Trust is a big deal. As we go through life we learn a lot about it, and I fear, that much of what we learn is not very positive. As people disappoint us we learn to expect the let down. As they betray our trust in them, we learn to be self-protective and skeptical. Because trust is so often broken in our world, when groups of people come together to work as a team they often spend significant amounts of time and put out great effort in learning to trust each other. Even these hard earned bonds are usually rather fragile. They come apart at the slightest intrusion of suspicion or doubt.


Such is the nature of the world where we live. Thus, we all enter into lives where the pain of isolation and the weakness that separation causes are normal for us. Yet, this is not how God made us. In the Lord’s work of creating people in His image, He made us to be relational beings who engage in deep and intimate ways with God and with other people. Trust is foundational to that sort of engagement. We need to be willing to expose our needs and ourselves in a manner that is profoundly vulnerable in order to operate at a deep and a lasting level in relationships. Likewise, we must be open and trustworthy with the deep ideas and feelings that others bring to us.

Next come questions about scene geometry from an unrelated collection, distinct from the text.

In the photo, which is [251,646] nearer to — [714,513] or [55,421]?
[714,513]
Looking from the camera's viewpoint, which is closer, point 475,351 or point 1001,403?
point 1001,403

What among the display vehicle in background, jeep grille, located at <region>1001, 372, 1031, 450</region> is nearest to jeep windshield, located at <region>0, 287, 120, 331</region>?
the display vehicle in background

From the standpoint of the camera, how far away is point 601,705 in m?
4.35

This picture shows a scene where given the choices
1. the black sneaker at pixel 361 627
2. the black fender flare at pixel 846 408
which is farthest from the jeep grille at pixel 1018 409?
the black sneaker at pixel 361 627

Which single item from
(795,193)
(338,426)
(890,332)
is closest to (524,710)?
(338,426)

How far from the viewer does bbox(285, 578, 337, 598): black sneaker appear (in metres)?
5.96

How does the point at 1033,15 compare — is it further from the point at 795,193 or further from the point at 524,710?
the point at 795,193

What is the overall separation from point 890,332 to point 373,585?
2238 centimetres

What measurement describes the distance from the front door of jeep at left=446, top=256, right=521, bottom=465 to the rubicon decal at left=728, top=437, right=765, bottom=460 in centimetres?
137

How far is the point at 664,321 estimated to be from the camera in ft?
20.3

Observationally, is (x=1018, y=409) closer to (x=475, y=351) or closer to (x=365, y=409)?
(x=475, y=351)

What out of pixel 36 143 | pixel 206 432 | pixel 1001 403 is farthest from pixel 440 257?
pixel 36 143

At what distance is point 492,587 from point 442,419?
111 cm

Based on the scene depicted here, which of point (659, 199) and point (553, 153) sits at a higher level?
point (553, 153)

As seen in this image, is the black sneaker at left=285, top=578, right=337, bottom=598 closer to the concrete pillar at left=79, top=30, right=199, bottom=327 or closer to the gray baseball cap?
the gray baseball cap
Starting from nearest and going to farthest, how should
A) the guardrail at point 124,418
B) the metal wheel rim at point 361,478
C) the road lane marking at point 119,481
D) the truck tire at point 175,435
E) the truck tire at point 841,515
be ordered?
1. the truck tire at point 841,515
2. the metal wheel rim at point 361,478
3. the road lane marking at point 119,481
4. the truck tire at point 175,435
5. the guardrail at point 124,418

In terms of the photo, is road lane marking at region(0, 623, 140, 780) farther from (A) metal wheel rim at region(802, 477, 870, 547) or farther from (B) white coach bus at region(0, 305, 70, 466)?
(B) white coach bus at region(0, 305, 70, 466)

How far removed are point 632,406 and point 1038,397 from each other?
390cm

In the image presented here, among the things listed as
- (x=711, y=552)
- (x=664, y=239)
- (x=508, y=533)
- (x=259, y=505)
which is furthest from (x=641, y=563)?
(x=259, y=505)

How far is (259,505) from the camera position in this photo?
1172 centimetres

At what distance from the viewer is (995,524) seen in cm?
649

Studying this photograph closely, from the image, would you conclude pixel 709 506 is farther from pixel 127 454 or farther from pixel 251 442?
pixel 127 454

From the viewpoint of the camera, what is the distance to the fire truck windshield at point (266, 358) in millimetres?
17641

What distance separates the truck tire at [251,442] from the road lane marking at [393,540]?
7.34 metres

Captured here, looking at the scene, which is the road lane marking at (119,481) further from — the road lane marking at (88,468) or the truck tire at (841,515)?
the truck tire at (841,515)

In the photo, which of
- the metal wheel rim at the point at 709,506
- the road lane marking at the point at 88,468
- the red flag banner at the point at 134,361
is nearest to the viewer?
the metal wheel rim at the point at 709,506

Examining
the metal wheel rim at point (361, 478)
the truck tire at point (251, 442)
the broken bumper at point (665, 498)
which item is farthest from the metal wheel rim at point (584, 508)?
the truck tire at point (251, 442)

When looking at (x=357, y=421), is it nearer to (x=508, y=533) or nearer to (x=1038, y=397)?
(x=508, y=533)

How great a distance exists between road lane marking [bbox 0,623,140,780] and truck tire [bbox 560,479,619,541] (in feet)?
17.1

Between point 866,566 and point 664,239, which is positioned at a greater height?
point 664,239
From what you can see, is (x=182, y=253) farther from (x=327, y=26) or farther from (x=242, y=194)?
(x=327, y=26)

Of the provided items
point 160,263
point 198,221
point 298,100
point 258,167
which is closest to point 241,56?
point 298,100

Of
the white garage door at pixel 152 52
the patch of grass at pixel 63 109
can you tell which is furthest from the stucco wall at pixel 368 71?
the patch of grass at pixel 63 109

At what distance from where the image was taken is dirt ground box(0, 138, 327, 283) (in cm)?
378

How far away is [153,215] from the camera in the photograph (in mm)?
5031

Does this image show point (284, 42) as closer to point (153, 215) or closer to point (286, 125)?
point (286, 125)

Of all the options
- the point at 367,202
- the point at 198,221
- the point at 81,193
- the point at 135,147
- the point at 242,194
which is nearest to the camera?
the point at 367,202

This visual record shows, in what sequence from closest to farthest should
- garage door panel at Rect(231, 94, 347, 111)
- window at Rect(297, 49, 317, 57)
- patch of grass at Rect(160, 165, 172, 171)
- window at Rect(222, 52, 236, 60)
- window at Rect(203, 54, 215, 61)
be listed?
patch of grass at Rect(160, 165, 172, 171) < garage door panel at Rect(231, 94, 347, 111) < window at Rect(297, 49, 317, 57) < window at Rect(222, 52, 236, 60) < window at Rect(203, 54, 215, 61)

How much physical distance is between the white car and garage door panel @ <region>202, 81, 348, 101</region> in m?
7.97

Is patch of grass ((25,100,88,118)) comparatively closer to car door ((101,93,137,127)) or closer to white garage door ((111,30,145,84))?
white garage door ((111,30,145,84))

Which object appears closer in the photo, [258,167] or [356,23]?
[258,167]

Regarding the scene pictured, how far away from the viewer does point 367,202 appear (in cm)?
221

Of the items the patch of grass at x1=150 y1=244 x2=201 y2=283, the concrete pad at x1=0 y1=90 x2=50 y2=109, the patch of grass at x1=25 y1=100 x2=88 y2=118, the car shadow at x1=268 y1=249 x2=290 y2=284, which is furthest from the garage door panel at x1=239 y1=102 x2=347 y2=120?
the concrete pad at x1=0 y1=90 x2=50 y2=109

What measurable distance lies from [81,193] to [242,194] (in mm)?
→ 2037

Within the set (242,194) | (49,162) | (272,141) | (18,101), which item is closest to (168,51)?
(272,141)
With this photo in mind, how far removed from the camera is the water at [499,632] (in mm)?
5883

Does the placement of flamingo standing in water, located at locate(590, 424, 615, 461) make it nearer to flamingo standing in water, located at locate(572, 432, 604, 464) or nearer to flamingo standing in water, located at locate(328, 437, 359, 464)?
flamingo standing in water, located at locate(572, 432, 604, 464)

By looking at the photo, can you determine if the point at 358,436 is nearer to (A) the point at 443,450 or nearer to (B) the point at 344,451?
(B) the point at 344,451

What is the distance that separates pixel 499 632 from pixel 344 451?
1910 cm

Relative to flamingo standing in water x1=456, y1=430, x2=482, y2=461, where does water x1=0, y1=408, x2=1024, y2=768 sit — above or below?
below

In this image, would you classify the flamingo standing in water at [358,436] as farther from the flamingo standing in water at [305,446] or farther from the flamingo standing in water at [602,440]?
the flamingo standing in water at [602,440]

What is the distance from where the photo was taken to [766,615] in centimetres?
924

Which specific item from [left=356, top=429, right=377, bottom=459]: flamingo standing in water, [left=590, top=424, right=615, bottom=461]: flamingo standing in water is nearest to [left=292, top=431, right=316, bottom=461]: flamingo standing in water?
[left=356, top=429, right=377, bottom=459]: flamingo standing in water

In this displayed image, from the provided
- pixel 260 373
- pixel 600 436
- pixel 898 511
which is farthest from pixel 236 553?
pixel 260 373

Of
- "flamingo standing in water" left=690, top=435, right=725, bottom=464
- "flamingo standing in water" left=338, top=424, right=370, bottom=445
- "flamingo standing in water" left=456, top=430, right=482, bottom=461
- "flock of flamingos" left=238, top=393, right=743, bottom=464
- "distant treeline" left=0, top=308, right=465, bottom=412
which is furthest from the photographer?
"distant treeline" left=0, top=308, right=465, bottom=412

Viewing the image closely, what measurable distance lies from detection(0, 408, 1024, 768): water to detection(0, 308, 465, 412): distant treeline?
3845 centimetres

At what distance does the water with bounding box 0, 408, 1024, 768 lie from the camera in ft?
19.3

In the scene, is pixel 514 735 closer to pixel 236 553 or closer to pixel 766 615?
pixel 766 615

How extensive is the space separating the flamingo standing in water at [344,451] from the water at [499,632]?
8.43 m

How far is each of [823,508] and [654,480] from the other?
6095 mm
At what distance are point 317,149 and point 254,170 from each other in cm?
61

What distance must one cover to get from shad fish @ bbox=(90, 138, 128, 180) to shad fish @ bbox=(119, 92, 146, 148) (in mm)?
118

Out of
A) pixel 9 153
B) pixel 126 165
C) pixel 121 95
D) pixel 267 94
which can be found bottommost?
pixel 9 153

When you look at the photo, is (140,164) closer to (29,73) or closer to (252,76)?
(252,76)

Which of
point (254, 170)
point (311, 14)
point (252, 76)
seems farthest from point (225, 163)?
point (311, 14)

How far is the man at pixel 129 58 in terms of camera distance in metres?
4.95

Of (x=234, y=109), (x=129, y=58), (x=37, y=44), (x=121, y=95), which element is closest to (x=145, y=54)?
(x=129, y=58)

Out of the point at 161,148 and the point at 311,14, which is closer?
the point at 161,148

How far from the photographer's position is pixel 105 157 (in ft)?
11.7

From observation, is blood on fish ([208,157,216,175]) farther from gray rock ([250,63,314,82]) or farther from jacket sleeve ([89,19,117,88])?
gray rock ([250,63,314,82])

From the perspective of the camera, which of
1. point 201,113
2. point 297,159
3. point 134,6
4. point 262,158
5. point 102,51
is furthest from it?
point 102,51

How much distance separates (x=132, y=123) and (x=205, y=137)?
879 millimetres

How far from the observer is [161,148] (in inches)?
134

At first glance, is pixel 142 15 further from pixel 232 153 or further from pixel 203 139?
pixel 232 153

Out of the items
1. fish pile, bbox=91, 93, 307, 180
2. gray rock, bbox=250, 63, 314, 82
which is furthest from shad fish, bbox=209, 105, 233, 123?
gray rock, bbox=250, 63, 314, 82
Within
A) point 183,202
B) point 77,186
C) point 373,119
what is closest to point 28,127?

Our greatest and best capacity to trust and to be trustworthy starts with the way that we view God and our relationship with Him. My experience and that of innumerable people in God’s Word is that trustworthiness is a fundamental characteristic of God. He takes my deepest, darkest, and most painful revelations and provides me with truth that engages the struggle and with resources to live fully and well. My capacity to trust other people is grounded in my trust in God. I know that He has my back, and my front, and everything in the middle. I also recognize the fact that the Lord desires that my relationships would be strong and healthy. He wants people to stand together in our faith in the God who is trustworthy, and He works with us to build those relationships.

Of the Son, God, the Father, says,

“Thy throne, O God, is forever and ever, and the righteous scepter is the scepter of His kingdom.”

Hebrews 1: 8 (quoting Psalm 45: 6)


We people make decisions about allegiances and memberships all of the time. We join a group that looks like it has common goals and values to us, or we pay the fee and gain admittance into a society that promises to provide us with certain things that we desire to have. Some of these affiliations and relationships are long lasting and some have very short lives; yet, most of us put a significant amount of energy into the process of selecting them and into maintaining them. Still, all of these human connections will suffer from imperfection and instances of failure, and we will wind up abandoning many of them.


Here God is pointing the way to entering into the one and the only truly permanent relationship that exists in the universe. God is telling us that Jesus is the ruler of Creation, that His reign has always existed, and that it will never stop. If I want to find consistency, truth, and real durability in this life; then I need to start with the foundation from which all of these things are built. Jesus brings the understanding and the wisdom of eternity to my weak and wandering heart and mind, and He also has the authority, the power, and the desire to actually cause my world to change.


Before I sign one more membership application, pledge my loyalty to any other group, or commit to a new affiliation; it would be good to be certain that everything that I am doing fits into Christ’s plan for working through me to redeem this world. He rules the world with righteousness, and He wants all of His people to bring that righteousness with us into every minute of our days. To follow Jesus is to follow the only ruler who will absolutely still be reigning over all at the end of the day. To follow Jesus is to join Eternity’s select group.